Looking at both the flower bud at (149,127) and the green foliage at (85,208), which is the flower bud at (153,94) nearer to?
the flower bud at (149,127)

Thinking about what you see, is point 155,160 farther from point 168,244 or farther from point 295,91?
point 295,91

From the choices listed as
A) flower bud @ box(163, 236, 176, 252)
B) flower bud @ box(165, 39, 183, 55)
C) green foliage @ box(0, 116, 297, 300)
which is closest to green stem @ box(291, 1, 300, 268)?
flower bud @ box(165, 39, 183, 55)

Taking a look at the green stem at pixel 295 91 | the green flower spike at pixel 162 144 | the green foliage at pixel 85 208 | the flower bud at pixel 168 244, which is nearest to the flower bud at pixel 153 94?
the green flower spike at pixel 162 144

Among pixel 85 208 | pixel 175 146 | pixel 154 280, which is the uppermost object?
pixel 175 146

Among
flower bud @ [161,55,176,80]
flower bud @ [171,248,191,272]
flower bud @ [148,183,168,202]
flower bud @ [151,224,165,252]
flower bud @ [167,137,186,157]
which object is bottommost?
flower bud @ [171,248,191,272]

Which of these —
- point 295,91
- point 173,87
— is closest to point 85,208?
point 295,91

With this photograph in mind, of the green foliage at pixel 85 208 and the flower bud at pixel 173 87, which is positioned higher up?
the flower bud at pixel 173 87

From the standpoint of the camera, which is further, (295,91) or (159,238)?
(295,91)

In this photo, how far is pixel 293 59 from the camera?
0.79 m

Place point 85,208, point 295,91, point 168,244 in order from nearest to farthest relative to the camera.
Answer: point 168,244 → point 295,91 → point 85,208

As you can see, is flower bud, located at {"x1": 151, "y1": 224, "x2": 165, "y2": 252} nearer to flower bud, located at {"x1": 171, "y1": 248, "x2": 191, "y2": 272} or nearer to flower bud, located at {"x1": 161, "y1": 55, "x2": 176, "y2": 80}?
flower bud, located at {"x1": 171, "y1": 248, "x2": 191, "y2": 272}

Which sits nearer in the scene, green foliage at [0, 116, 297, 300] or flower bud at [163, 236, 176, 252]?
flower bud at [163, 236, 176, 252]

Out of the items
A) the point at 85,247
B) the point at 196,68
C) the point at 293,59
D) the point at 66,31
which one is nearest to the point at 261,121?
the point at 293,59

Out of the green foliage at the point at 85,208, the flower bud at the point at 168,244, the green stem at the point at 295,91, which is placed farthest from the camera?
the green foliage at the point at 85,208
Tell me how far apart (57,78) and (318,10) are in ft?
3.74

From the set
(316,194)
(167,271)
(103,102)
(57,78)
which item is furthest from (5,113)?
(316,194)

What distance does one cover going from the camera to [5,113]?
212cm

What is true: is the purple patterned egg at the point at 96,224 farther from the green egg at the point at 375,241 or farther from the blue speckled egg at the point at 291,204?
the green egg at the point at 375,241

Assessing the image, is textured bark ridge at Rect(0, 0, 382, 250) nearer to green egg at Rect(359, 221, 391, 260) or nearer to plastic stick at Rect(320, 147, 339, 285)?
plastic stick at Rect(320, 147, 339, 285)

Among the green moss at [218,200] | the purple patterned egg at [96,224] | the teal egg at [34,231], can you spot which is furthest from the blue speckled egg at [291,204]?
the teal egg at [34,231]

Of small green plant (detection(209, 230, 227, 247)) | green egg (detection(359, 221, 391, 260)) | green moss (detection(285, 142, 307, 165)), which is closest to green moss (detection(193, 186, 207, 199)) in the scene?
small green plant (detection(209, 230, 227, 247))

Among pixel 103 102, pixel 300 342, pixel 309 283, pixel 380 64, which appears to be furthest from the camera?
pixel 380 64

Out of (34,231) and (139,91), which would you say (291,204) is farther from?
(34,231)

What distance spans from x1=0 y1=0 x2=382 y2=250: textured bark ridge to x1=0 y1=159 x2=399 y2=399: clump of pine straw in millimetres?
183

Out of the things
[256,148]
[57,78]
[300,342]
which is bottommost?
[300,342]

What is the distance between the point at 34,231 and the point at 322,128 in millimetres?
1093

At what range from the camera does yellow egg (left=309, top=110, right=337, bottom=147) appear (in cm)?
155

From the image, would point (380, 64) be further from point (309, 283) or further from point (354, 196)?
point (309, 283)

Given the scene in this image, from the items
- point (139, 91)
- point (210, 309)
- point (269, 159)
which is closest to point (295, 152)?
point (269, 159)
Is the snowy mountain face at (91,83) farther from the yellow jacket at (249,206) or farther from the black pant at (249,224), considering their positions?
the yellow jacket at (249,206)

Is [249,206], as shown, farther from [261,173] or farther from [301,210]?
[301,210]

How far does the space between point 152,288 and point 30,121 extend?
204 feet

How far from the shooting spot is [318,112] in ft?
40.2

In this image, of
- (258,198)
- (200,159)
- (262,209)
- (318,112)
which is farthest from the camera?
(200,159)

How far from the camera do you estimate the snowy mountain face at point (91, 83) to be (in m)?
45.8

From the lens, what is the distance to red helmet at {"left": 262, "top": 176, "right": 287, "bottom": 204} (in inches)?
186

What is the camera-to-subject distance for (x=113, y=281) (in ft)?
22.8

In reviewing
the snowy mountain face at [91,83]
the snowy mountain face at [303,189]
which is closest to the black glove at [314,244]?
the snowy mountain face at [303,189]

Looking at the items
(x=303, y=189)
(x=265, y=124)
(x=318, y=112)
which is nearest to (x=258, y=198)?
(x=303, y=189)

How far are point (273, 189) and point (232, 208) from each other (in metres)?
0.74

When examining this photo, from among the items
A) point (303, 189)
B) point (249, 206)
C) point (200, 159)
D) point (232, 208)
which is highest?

=====

### Given task
All of the data shown above must be copied exactly.

### Finished exercise
Looking at both the flower bud at (149,127) and the green foliage at (85,208), which is the flower bud at (153,94) nearer to?
the flower bud at (149,127)

Thinking about what you see, is point 155,160 farther from point 168,244 or farther from point 295,91?
point 295,91

From the choices listed as
A) flower bud @ box(163, 236, 176, 252)
B) flower bud @ box(165, 39, 183, 55)
C) green foliage @ box(0, 116, 297, 300)
which is closest to green stem @ box(291, 1, 300, 268)?
flower bud @ box(165, 39, 183, 55)

Taking a look at the green stem at pixel 295 91 | the green flower spike at pixel 162 144 | the green foliage at pixel 85 208 | the flower bud at pixel 168 244, which is nearest to the flower bud at pixel 153 94?
the green flower spike at pixel 162 144

Among pixel 85 208 | pixel 175 146 | pixel 154 280, which is the uppermost object?
pixel 175 146

Among
flower bud @ [161,55,176,80]
flower bud @ [171,248,191,272]
flower bud @ [148,183,168,202]
flower bud @ [151,224,165,252]
flower bud @ [167,137,186,157]
which object is bottommost?
flower bud @ [171,248,191,272]

Which of these —
- point 295,91
- point 173,87
— is closest to point 85,208?
point 295,91

With this photograph in mind, of the green foliage at pixel 85 208 and the flower bud at pixel 173 87, which is positioned higher up?
the flower bud at pixel 173 87

From the standpoint of the camera, which is further, (295,91) or (159,238)?
(295,91)

In this photo, how far is pixel 293 59 from the camera?
0.79 m

Place point 85,208, point 295,91, point 168,244 in order from nearest to farthest relative to the camera.
Answer: point 168,244 → point 295,91 → point 85,208

As you can see, is flower bud, located at {"x1": 151, "y1": 224, "x2": 165, "y2": 252} nearer to flower bud, located at {"x1": 171, "y1": 248, "x2": 191, "y2": 272} or nearer to flower bud, located at {"x1": 161, "y1": 55, "x2": 176, "y2": 80}?
flower bud, located at {"x1": 171, "y1": 248, "x2": 191, "y2": 272}

Which sits nearer in the scene, green foliage at [0, 116, 297, 300] or flower bud at [163, 236, 176, 252]?
flower bud at [163, 236, 176, 252]

Out of the items
A) the point at 85,247
B) the point at 196,68
C) the point at 293,59
D) the point at 66,31
which one is nearest to the point at 261,121?
the point at 293,59

Out of the green foliage at the point at 85,208, the flower bud at the point at 168,244, the green stem at the point at 295,91, which is placed farthest from the camera?
the green foliage at the point at 85,208
Tell me how far apart (57,78) and (318,10) are in ft?
3.74

From the set
(316,194)
(167,271)
(103,102)
(57,78)
which item is furthest from (5,113)?
(316,194)

What distance does one cover going from the camera to [5,113]?
212cm

What is true: is the purple patterned egg at the point at 96,224 farther from the green egg at the point at 375,241 or farther from the blue speckled egg at the point at 291,204?
the green egg at the point at 375,241

Assessing the image, is textured bark ridge at Rect(0, 0, 382, 250) nearer to green egg at Rect(359, 221, 391, 260) or nearer to plastic stick at Rect(320, 147, 339, 285)?
plastic stick at Rect(320, 147, 339, 285)

Among the green moss at [218,200] | the purple patterned egg at [96,224] | the teal egg at [34,231], can you spot which is furthest from the blue speckled egg at [291,204]?
the teal egg at [34,231]

Of small green plant (detection(209, 230, 227, 247)) | green egg (detection(359, 221, 391, 260)) | green moss (detection(285, 142, 307, 165)), which is closest to green moss (detection(193, 186, 207, 199)) in the scene?
small green plant (detection(209, 230, 227, 247))

Among pixel 103 102, pixel 300 342, pixel 309 283, pixel 380 64, which appears to be furthest from the camera?
pixel 380 64

Out of (34,231) and (139,91), which would you say (291,204) is farther from?
(34,231)

What distance spans from x1=0 y1=0 x2=382 y2=250: textured bark ridge to x1=0 y1=159 x2=399 y2=399: clump of pine straw in millimetres?
183

Out of the things
[256,148]
[57,78]
[300,342]
which is bottommost?
[300,342]

What is the distance between the point at 34,231 and the point at 322,128 in millimetres?
1093

At what range from the camera does yellow egg (left=309, top=110, right=337, bottom=147) appear (in cm)?
155

From the image, would point (380, 64) be further from point (309, 283) or further from point (354, 196)?
point (309, 283)

Given the scene in this image, from the items
- point (139, 91)
- point (210, 309)
- point (269, 159)
which is closest to point (295, 152)?
point (269, 159)
Is the snowy mountain face at (91,83) farther from the yellow jacket at (249,206) or farther from the black pant at (249,224), considering their positions?
the yellow jacket at (249,206)

Is [249,206], as shown, farther from [261,173] or farther from [301,210]?
[301,210]

How far does the space between point 152,288 and point 30,121 extend?
204 feet

How far from the shooting spot is [318,112] in ft?
40.2

In this image, of
- (258,198)
- (200,159)
- (262,209)
- (318,112)
which is farthest from the camera?
(200,159)

How far from the camera do you estimate the snowy mountain face at point (91, 83) to be (in m)?
45.8

From the lens, what is the distance to red helmet at {"left": 262, "top": 176, "right": 287, "bottom": 204} (in inches)?
186

What is the camera-to-subject distance for (x=113, y=281) (in ft)?
22.8

In reviewing
the snowy mountain face at [91,83]
the snowy mountain face at [303,189]
which is closest to the black glove at [314,244]?
the snowy mountain face at [303,189]

Looking at the items
(x=303, y=189)
(x=265, y=124)
(x=318, y=112)
which is nearest to (x=258, y=198)?
(x=303, y=189)

How far are point (273, 189) and point (232, 208) from each other (in metres)?
0.74

When examining this photo, from among the items
A) point (303, 189)
B) point (249, 206)
C) point (200, 159)
D) point (232, 208)
which is highest?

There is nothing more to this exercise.